Working with the set of real numbers

Thu Mar 6 07:27:16 EST 2014

On 5 March 2014 12:57, Dave Angel <davea at davea.name> wrote:
>  Oscar Benjamin <oscar.j.benjamin at gmail.com> Wrote in message:
>> On 4 March 2014 23:20, Dave Angel <davea at davea.name> wrote:
>>>
>>> On the assumption that division by 2 is very fast,  and that a
>>>  general multiply isn't too bad, you could improve on Newton by
>>>  observing that the slope is 2.
>>>
>>>    err = n - guess * guess
>>>     guess += err/2
>>
>> I gues you mean like this:
>>
>> def sqrt(n):
>>     err = guess = 1
>>     while err > 1e-10:
>>         err = n - guess * guess
>>         guess += err/2
>>     return guess
>>
>> This requires log2(10)*N iterations to get N digits.
• • • • •
## Objective 1
Answer these questions about the thread:
(a) What does Dave Angel say the slope is?
(b) What condition does the while loop in the sqrt function test?
(c) How many iterations does the thread say are needed to get N digits?
The entries have nothing to do with the thread above.
• • • • •
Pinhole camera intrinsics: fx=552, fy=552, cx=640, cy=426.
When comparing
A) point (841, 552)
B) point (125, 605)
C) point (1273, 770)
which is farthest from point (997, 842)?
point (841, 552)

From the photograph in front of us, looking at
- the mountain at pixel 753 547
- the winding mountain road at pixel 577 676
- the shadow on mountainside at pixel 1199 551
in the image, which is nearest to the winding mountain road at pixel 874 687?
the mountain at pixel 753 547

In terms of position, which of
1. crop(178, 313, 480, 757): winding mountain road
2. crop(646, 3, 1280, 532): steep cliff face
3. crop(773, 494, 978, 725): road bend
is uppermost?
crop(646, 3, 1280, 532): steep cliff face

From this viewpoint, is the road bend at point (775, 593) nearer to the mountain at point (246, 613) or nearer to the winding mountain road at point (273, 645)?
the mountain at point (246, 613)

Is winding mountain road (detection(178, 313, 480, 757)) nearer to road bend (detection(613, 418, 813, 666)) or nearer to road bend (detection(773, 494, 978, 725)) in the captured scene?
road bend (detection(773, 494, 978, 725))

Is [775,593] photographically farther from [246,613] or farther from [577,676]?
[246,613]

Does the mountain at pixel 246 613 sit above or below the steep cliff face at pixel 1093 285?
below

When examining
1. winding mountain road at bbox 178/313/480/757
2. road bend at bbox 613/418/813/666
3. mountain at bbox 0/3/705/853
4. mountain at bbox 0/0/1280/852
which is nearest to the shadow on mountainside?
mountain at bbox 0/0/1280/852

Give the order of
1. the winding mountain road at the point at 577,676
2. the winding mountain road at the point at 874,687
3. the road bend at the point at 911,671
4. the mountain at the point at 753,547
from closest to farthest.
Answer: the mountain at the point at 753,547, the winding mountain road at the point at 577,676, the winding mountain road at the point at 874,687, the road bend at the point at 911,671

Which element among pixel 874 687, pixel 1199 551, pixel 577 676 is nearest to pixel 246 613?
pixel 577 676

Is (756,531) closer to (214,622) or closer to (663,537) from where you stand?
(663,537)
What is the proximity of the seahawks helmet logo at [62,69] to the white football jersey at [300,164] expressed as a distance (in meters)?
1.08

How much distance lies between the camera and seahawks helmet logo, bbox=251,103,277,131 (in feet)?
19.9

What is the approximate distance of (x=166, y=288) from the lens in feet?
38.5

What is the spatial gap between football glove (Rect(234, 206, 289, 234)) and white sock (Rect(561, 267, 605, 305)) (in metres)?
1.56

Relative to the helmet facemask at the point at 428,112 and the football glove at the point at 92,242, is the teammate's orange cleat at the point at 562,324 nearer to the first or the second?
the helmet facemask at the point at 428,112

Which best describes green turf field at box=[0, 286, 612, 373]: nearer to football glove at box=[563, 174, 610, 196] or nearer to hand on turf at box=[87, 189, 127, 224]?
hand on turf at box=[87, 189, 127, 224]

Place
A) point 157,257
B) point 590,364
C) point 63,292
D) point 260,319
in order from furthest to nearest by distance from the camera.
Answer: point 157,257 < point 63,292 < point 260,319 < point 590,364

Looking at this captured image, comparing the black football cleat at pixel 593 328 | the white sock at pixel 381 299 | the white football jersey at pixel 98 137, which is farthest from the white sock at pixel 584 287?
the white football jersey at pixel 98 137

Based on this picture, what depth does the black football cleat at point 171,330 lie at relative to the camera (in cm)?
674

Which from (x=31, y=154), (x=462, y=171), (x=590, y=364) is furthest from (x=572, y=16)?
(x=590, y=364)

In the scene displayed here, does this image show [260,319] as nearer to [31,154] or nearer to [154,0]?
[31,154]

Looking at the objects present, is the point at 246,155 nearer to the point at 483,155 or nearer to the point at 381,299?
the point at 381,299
• • • • •
## Objective 2
Count the lines of the entries that contain the word "between". Give only the number.

## Expected output 1
(a) 2
(b) err > 1e-10
(c) log2(10)*N

## Expected output 2
2